#### GIVEN EXERCISE
Could you reproduce every one of the records below word for word, leaving the pictures out of your answer?
++++ SOURCE DATA ++++
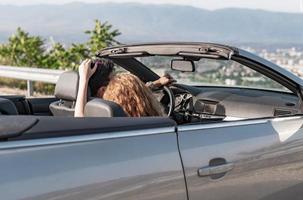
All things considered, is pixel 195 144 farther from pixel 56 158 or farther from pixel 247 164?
pixel 56 158

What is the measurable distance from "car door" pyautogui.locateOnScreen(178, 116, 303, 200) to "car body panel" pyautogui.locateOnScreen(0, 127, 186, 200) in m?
0.13

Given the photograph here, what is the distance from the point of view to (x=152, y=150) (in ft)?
9.04

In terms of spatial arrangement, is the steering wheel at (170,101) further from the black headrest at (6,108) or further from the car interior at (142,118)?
the black headrest at (6,108)

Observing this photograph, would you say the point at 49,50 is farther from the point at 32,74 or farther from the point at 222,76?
the point at 222,76

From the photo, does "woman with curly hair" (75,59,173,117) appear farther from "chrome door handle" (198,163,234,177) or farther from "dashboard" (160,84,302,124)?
"dashboard" (160,84,302,124)

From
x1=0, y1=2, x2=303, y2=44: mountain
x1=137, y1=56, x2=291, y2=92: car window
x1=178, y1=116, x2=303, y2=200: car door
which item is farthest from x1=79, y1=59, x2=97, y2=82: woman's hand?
x1=0, y1=2, x2=303, y2=44: mountain

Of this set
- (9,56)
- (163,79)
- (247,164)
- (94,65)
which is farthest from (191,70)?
(9,56)

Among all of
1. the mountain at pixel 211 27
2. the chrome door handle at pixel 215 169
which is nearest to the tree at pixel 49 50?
the mountain at pixel 211 27

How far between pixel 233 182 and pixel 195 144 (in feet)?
1.16

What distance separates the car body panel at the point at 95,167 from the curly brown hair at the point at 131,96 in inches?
20.7

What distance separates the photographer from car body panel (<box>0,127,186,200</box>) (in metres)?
2.28

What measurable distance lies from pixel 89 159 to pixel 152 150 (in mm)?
385

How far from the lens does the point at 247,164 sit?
128 inches

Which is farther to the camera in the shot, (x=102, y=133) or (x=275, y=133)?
(x=275, y=133)
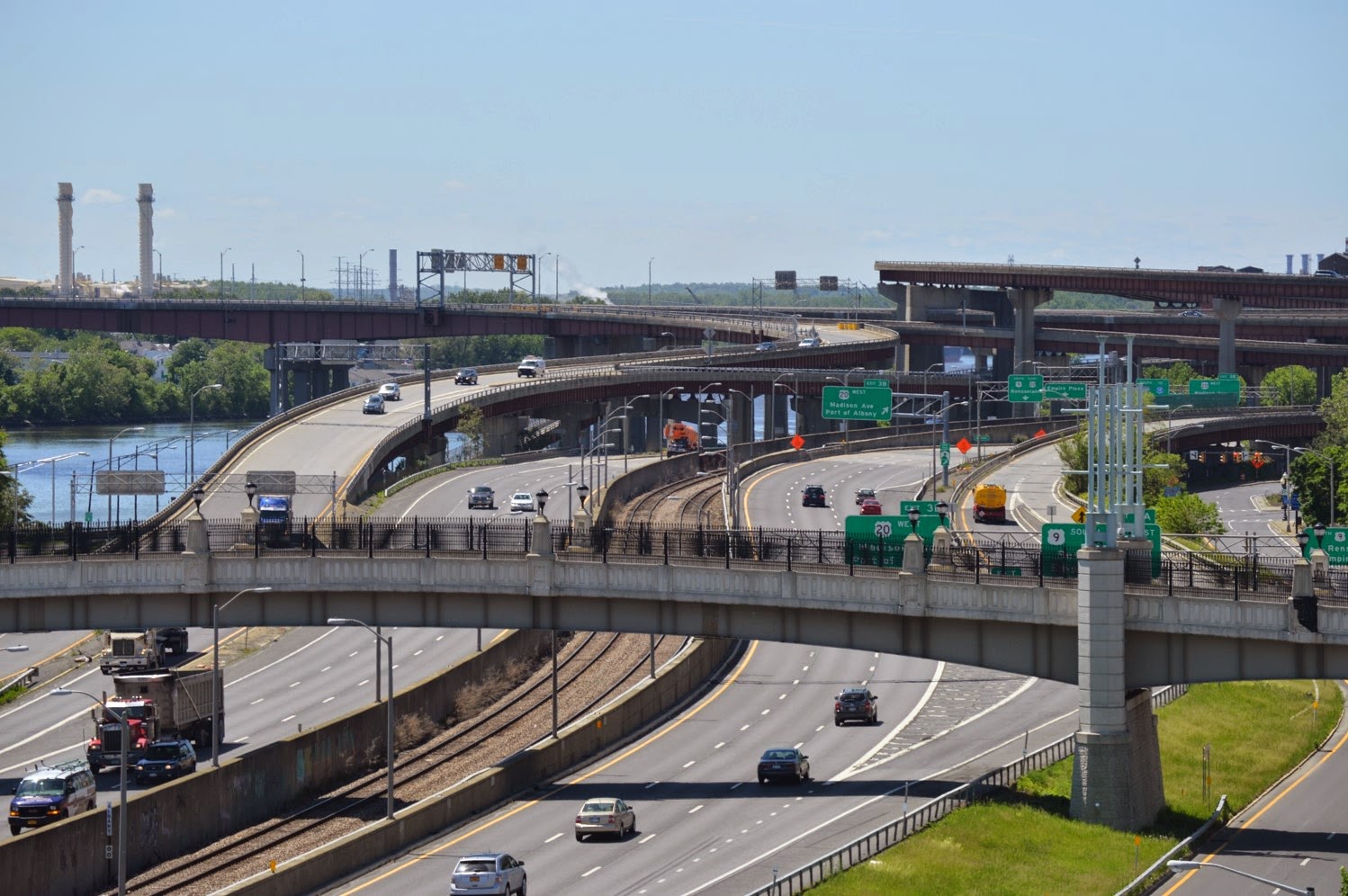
++++
#### RESPONSE TO THIS TASK
All things considered, is pixel 195 144 farther from pixel 56 158 or farther from pixel 247 164?
pixel 56 158

What is the measurable distance from "car door" pyautogui.locateOnScreen(178, 116, 303, 200) to "car body panel" pyautogui.locateOnScreen(0, 127, 186, 200) in m?
0.13

Given the photograph here, what is the distance from the point of view to (x=152, y=150) (in ft)?
9.04

In terms of spatial arrangement, is the steering wheel at (170,101) further from the black headrest at (6,108) or further from the car interior at (142,118)?
the black headrest at (6,108)

Observing this photograph, would you say the point at 49,50 is farther from the point at 32,74 or farther from the point at 222,76?
the point at 222,76

From the photo, does "woman with curly hair" (75,59,173,117) appear farther from "chrome door handle" (198,163,234,177) or farther from "dashboard" (160,84,302,124)?
"dashboard" (160,84,302,124)

From
x1=0, y1=2, x2=303, y2=44: mountain
x1=137, y1=56, x2=291, y2=92: car window
x1=178, y1=116, x2=303, y2=200: car door
which item is farthest from x1=79, y1=59, x2=97, y2=82: woman's hand?
x1=0, y1=2, x2=303, y2=44: mountain

Of this set
- (9,56)
- (163,79)
- (247,164)
- (94,65)
which is farthest from (191,70)?
(9,56)

Among all of
1. the mountain at pixel 211 27
2. the chrome door handle at pixel 215 169
which is nearest to the tree at pixel 49 50?
the mountain at pixel 211 27

How far between pixel 233 182 and pixel 195 144 (in feet)?
1.16

What distance separates the car body panel at the point at 95,167 from the curly brown hair at the point at 131,96 in inches?
20.7

What distance separates the photographer from car body panel (<box>0,127,186,200</box>) (in metres)?
2.28

What measurable distance lies from pixel 89 159 to pixel 152 150 (in mm)?
385

How far from the lens does the point at 247,164 sit?
128 inches

Which is farther to the camera in the shot, (x=102, y=133) or (x=275, y=133)?
(x=275, y=133)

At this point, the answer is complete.